Why does the world need another personal finance blogger?

Actually, the world doesn’t need another personal finance blogger – it needs a new perspective on personal finance.

There’s an endless stream of “Get richer quicker!” platitudes, fads, gimmicks, sound-bites, rhetoric, one-offs, click-bait, etc. But, let’s be real, another article on the “10 best credit card deals” won’t help you understand how to adjust your finances to increase your financial well-being or achieve your retirement goals. Neither will knowing you’re spending an average of $627/month on groceries and $179/month on gas.

Our mission is to create a quiet, thoughtful and truthful space where you can focus on what really makes a difference in improving your financial well-being, achieving your financial goals, and ultimately enhancing your life. Our intent is to help you see the big picture, so you can operate above all the tricks, gimmicks, and breathless once-in-a-lifetime opportunities to attain real financial freedom.

Here’s how we propose we’ll do it:

  • We’ll share how personal finance works and help put the other personal finance stuff you see out there in context.
  • We’ll shed light on the hidden ways the system is working you over.
  • And we’ll listen and respond to your questions and comments, and invite civilized discourse.

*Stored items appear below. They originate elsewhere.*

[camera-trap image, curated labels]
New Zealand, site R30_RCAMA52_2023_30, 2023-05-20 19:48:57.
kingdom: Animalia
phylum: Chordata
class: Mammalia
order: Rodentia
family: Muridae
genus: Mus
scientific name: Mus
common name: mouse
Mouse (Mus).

Our commitment to you is to provide the insights needed, so you can better understand and control your personal finance machine.

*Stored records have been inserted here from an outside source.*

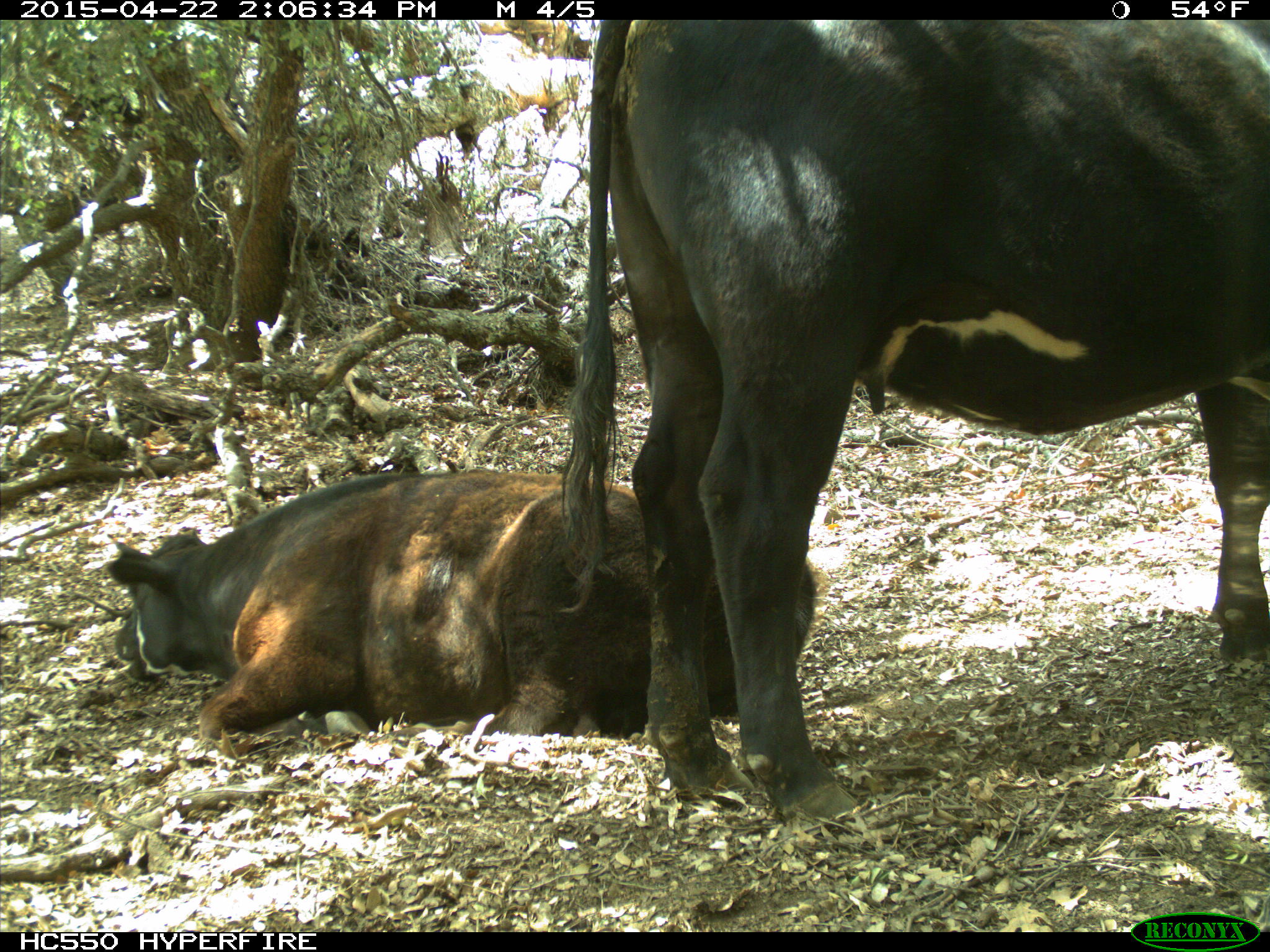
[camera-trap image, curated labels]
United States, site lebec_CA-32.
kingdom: Animalia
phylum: Chordata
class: Mammalia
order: Artiodactyla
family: Bovidae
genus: Bos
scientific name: Bos taurus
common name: domestic cow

We’re not affiliated with credit card companies or travel sites, or brokerage houses or any other questionable influences. We’re just the two guys successful in our day jobs who wrote the book Manufacturing Wealth to explain what a personal finance machine is and how it works in hopes of helping at least a small minority of people achieve their short-, medium- and long-term financial goals.

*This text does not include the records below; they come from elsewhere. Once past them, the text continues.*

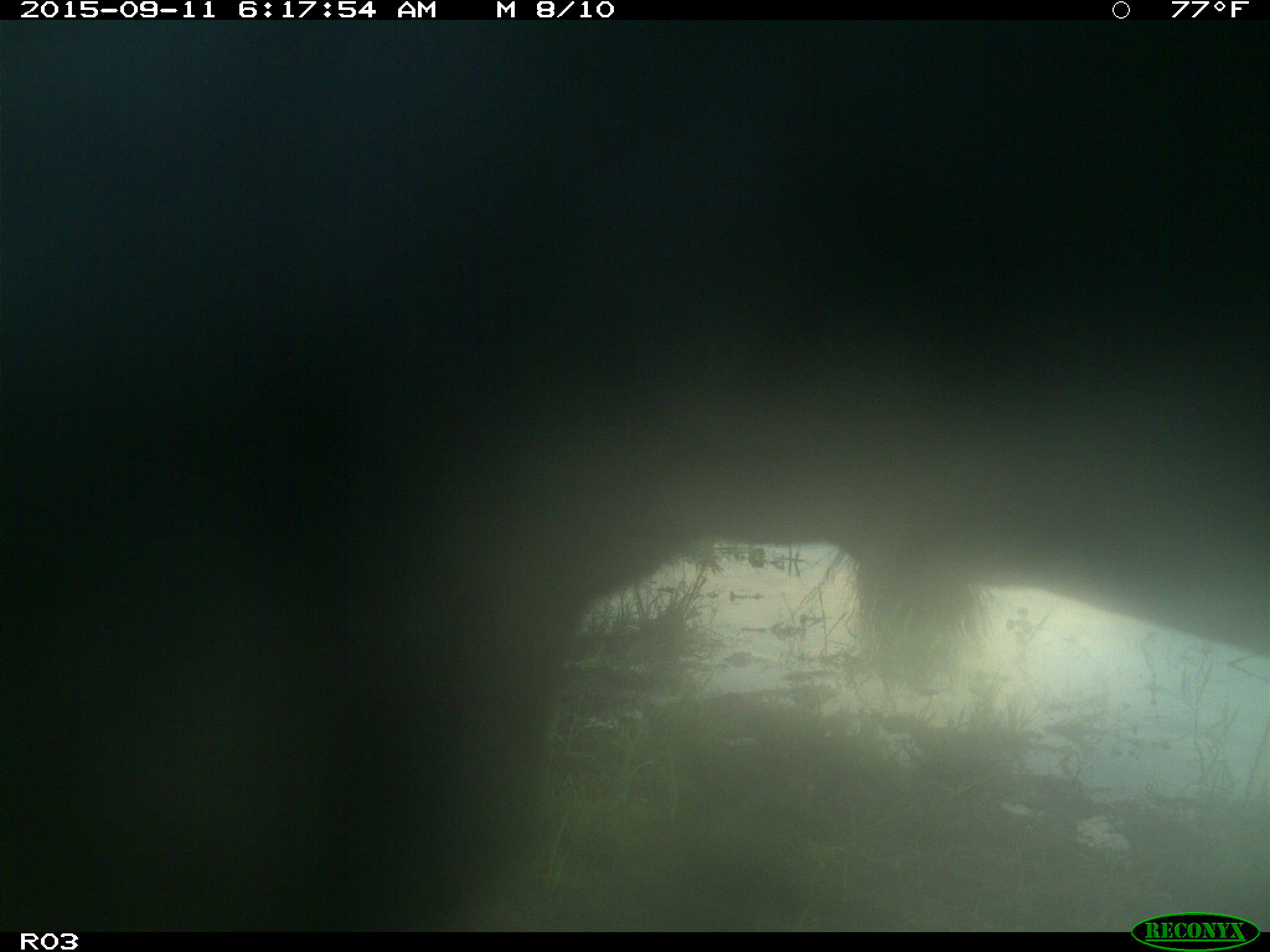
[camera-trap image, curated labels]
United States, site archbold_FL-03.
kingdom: Animalia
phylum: Chordata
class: Mammalia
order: Artiodactyla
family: Bovidae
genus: Bos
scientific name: Bos taurus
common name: domestic cow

We love this stuff, and we hope sharing what we know will help you. And if it does, please consider subscribing to our website and telling your friends about us.

Why didn’t they teach us this in school?

First: “This” = Personal Finance

Second: “Personal Finance” = What’s a credit card, what are stocks and bonds, how to balance a checkbook, what does a bank do, what’s compound interest, how much do groceries cost, etc.

Answer: They did – somewhere, sometime during the first 18 years of your educational life someone “taught” you about Personal Finance.

Unfortunately, what we learn about personal finance in high school or even in college tends to be superficial and, in practice, worthless.

Welcome to the first day of your new and improved class!

What we hope to accomplish here is to put what you already know into a framework that helps tie all the pieces together to give you an actionable frame of reference to achieve your financial goals.

First, please read the attached publication. While it’s a bit wonky, it covers the gist of how our personal finances actually work.

Of course, it’s not that simple. The framework is necessary to understand how your personal finances work, so you can consistently have sufficient funds to:

  1. Pay the expected and unexpected expenses that we incur every month.
  2. Go on vacation, live it up a bit, go out to eat, etc. so we don’t have to budget all the fun out of our lives.
  3. Replace, repair or update your stuff, like your car, home, etc.
  4. Afford longer-term financial commitments, like retirement and a college fund for our kids.

The recurring theme is to have sufficient funds in four different time windows: This month, this year, 3-5 years, 20+ years.

How do you do that? Simple in concept, hard in reality: Live below your means!

So, how do you go about living below your means?

Explaining the how is what we are all about, i.e. understanding and controlling your personal finance machine.